Malgré plus de 20 ans de biosurveillance des PFAS dans l'urine et le sérum humains, les scientifiques et les médecins n'ont toujours qu'une connaissance très limitée des concentrations de ces produits chimiques dans le lait maternel des femmes. Dans une étude qui paraît aujourd'hui dans Environmental Health Perspectives, un groupe de recherche canado-américain a analysé les quelques études qui ont été publiées sur le sujet et il est parvenu à des conclusions surprenantes.
«Comme cela arrive souvent dans le domaine de la toxicologie, ce sont les communautés les plus exposées à ces produits chimiques – les personnes vivant ou travaillant à proximité d'aéroports, de bases militaires, de décharges et d'industries produisant des PFAS – et les plus préoccupées par leurs effets possibles sur les nourrissons allaités et leurs familles qui ont demandé l'aide des scientifiques», souligne le seul coauteur canadien de l'étude, Marc-André Verner, expert en toxicologie et professeur à l'École de santé publique de l'Université de Montréal.
Petites tailles d'échantillons et modélisation des concentrations dans le lait maternel
Pour lancer son étude, l'équipe a d'abord effectué une recherche documentaire et n'a trouvé que trois articles scientifiques aux États-Unis et au Canada contenant des mesures réelles des concentrations de PFAS dans le lait maternel.

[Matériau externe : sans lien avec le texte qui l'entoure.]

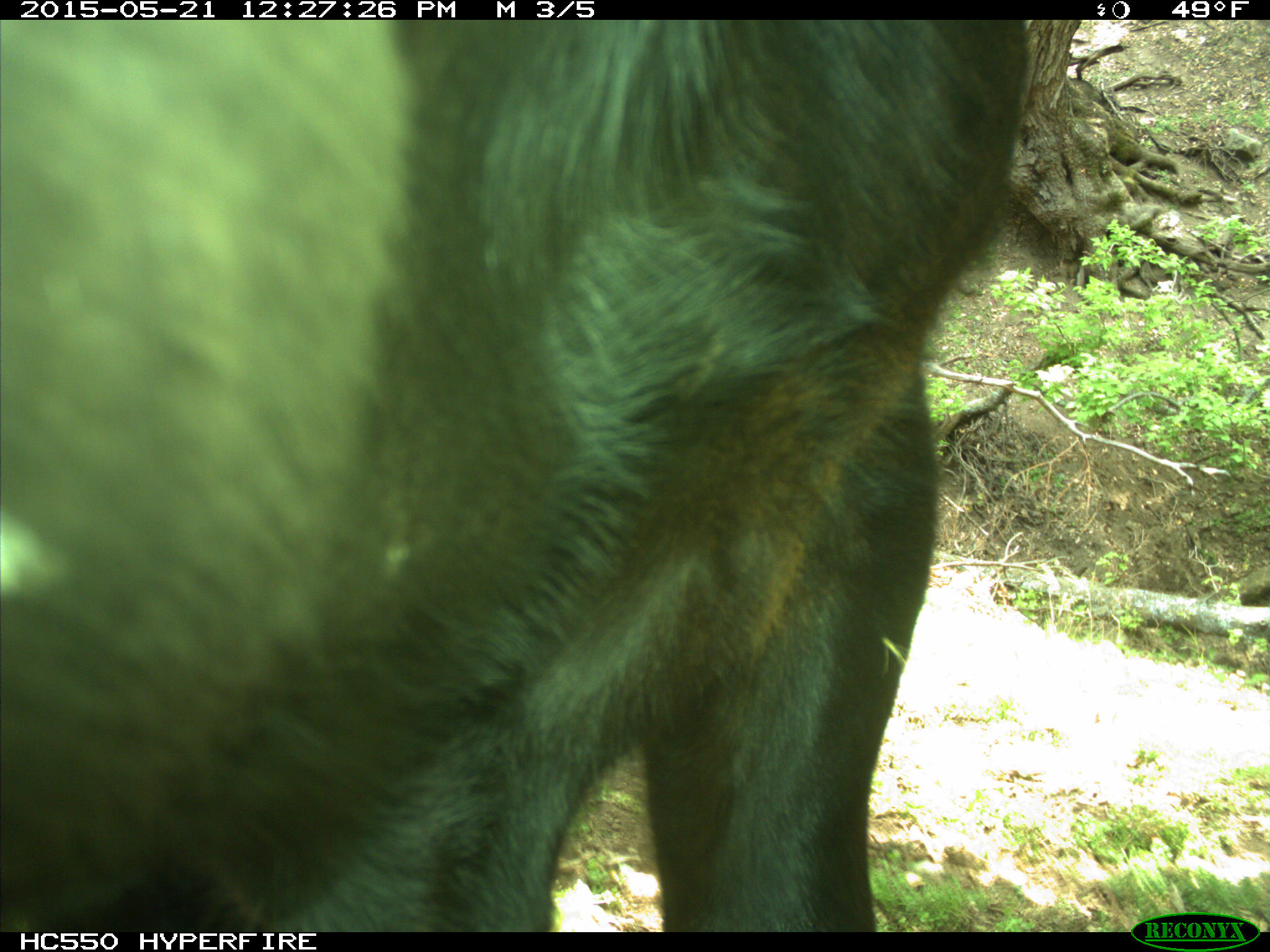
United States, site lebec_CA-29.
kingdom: Animalia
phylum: Chordata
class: Mammalia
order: Artiodactyla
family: Bovidae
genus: Bos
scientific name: Bos taurus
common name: domestic cow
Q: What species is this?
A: Bos taurus (domestic cow).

Ces données comprenaient 129 échantillons provenant de trois États américains et 13 échantillons provenant d'une province canadienne.
Pour pallier la rareté des données, les chercheurs ont mis au point un modèle utilisant les ratios de concentrations entre le sérum maternel et le lait maternel publiés dans la littérature scientifique en vue d'estimer les concentrations dans le lait maternel de quatre PFAS dans la population générale et dans des populations particulièrement exposées: l'acide perfluorooctanoïque (PFOA), le sulfonate de perfluorooctane (PFOS), le sulfonate de perfluorohexane (PFHxS) et l'acide perfluorononanoïque (PFNA). Ils ont ensuite comparé les concentrations mesurées et estimées dans le lait maternel avec des valeurs de dépistage pour l'eau potable chez les enfants établies par la U.S. Agency for Toxic Substances and Disease Registry.

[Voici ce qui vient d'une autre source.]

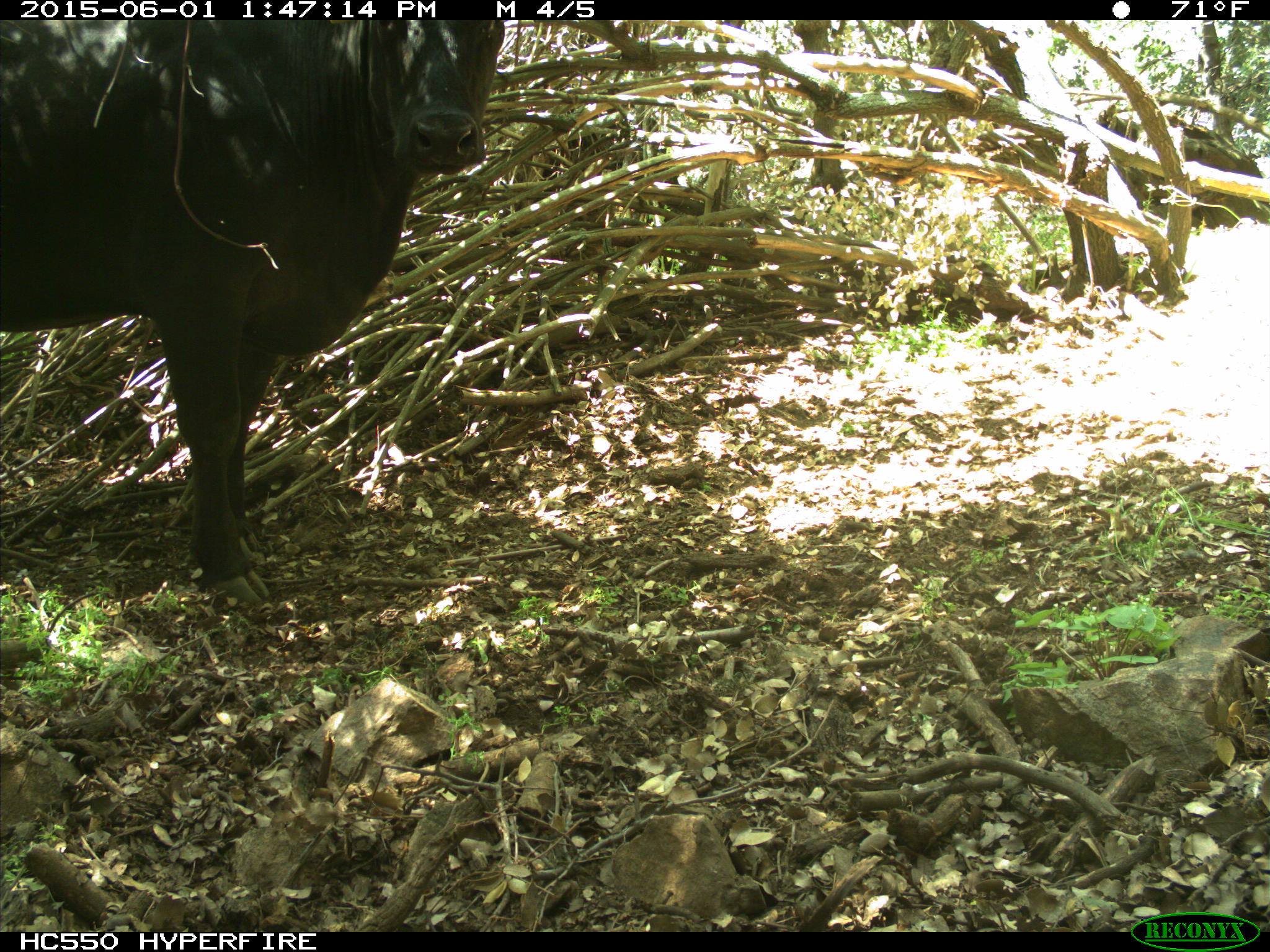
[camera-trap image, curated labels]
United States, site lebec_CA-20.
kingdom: Animalia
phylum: Chordata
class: Mammalia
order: Artiodactyla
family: Bovidae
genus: Bos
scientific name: Bos taurus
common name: domestic cow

Les auteurs de l’étude ont constaté que les concentrations moyennes mesurées et estimées de PFOA et de PFOS dans le lait maternel dépassaient les valeurs de dépistage, parfois de plus de deux ordres de grandeur. En revanche, pour le PFHxS et le PFNA, la plupart des concentrations moyennes mesurées ou estimées dans le lait maternel étaient inférieures aux valeurs de dépistage de l'eau potable pour les enfants.

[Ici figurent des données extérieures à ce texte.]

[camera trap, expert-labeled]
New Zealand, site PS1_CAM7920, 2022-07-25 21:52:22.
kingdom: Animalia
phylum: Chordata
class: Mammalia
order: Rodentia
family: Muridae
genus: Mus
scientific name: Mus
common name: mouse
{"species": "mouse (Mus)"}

«Avant tout, nous voulons nous assurer que les femmes et leurs professionnels de la santé disposent des informations dont ils ont besoin pour prendre des décisions importantes, le cas échéant, déclare Suzanne Fenton, auteure principale de l’étude et toxicologue au National Institute of Environmental Health Sciences, qui fait partie des U.S. National Institutes of Health. Nous savons très peu de choses sur les concentrations de PFAS dans le lait maternel. Notre approche a fourni des concentrations estimées de PFAS dans le lait maternel, qui sont aussi représentatives pour les femmes américaines et canadiennes à l’échelle nationale, ainsi que pour les femmes vivant dans certaines régions des États-Unis qui sont contaminées par des PFAS.»
Les valeurs de dépistage
Les valeurs de dépistage sont utilisées par les responsables de la santé publique pour prendre des décisions quant aux expositions qui pourraient nécessiter une évaluation plus approfondie du risque. Une exposition à des substances toxiques au-dessous des valeurs de dépistage ne devraient pas avoir d’effets néfastes.
«Il n'existe actuellement aucune valeur de dépistage pour les PFAS dans le lait maternel, précise Marc-André Verner. Sans ces valeurs, même si les concentrations de PFAS dans le lait maternel dépassent les valeurs fixées pour l'eau potable, il est impossible de prédire si des effets nocifs sur la santé en résulteront.»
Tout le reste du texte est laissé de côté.